Wilson whispered in my ear, “Perhaps we should go back upstairs, miss—”
I shook my head. Although I preferred not to be embroiled in my sisters’ squabbles, my visit with Mrs. Jameson had given me new courage and I was not about to let a tiff about a bonnet or a dinner menu terminate my victory and resolve.
“Come,” I told Wilson. “Let me finish this. As the eldest, perhaps I can help.”

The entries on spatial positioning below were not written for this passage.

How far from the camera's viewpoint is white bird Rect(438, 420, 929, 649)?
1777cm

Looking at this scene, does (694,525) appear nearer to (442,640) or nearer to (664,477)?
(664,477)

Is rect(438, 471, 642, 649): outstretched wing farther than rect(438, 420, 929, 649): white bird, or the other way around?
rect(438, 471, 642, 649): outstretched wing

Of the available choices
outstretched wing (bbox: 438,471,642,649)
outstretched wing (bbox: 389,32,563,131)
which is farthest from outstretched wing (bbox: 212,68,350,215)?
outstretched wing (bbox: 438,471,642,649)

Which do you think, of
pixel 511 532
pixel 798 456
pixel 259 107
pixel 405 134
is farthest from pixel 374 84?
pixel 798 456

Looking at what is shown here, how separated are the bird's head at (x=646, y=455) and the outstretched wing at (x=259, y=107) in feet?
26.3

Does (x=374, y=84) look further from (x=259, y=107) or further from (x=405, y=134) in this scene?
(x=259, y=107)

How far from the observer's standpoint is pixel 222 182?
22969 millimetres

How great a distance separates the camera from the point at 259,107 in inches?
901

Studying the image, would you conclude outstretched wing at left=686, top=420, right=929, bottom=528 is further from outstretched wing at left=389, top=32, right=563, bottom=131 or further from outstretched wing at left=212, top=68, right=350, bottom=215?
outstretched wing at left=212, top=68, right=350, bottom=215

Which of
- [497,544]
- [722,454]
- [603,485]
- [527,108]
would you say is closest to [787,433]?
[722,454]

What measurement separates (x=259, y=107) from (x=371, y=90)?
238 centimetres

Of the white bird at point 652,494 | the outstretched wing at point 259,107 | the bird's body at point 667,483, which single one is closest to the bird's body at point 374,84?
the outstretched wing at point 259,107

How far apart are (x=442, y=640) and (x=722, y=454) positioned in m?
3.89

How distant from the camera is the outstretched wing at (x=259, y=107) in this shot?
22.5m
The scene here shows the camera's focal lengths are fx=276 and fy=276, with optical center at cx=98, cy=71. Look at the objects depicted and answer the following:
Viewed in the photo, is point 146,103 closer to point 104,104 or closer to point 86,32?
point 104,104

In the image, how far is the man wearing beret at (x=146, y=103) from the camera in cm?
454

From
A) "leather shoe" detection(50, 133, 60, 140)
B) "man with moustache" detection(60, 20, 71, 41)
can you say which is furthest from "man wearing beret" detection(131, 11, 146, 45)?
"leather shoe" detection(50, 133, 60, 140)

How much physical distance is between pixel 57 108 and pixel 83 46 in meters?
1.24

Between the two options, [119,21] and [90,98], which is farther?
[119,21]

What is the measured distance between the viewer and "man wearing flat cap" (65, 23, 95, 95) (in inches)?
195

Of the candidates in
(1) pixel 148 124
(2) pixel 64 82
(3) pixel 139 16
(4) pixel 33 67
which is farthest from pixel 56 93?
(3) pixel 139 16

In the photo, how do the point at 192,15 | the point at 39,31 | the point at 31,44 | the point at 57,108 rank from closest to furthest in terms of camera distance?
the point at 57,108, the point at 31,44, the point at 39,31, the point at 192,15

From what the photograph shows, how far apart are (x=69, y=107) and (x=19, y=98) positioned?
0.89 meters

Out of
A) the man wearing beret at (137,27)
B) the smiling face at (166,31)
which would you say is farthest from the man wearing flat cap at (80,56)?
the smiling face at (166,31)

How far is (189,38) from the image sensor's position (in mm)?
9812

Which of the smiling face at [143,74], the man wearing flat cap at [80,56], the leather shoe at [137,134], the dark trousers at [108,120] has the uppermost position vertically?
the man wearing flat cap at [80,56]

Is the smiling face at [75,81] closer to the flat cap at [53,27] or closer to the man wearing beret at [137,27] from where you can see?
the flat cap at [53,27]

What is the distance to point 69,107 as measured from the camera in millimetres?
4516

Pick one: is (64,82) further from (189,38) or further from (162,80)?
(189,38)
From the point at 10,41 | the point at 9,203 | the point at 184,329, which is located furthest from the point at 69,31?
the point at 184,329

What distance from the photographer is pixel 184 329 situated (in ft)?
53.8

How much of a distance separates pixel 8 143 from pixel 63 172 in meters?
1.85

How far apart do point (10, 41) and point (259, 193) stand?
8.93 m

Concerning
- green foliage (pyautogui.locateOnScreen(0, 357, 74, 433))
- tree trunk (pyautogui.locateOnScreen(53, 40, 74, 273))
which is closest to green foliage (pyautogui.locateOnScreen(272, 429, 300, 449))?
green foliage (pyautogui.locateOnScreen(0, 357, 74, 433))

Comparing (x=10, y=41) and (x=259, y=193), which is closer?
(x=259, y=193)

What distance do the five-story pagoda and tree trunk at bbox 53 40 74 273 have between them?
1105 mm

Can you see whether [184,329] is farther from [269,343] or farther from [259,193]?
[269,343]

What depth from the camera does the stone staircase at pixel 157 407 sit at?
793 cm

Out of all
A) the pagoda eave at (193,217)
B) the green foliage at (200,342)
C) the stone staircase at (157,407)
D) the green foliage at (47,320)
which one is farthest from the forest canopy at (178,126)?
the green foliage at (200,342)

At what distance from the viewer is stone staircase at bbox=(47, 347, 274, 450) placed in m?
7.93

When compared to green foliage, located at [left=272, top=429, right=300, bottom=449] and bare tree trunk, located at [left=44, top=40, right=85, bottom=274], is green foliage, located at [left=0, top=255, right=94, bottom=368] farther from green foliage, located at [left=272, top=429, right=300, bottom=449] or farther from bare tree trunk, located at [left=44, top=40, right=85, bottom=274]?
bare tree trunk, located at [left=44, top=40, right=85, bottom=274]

I knew this last to be bravado. No one in the house needed me to settle their differences or even to offer an opinion. In my upper room I had created a world set apart. I had defined the rules and marked the boundaries. For me to impose upon this conversation could be likened to Henrietta coming into my sanctum and insisting I get up and dance a jig.
And yet, I could visit their world as they often visited mine. And perhaps by my very entrance I could help dispel the tension—
I spotted Arabel, backing into the outer margin of the room, her skirt finding escape into the passage that stood between us. By her manner I knew this wasn’t her argument, so who—?
“You will obey me, daughter! I demand it!”
My heart leapt to my throat. Papa? Papa was home?
“I am not your slave!” Henrietta shouted. “This is not Jamaica. This is—”
Suddenly, I heard a slap, and then . . . a thud; the ringing of knees upon the floor. I saw Arabel recoil, one hand to her mouth, one to her chest.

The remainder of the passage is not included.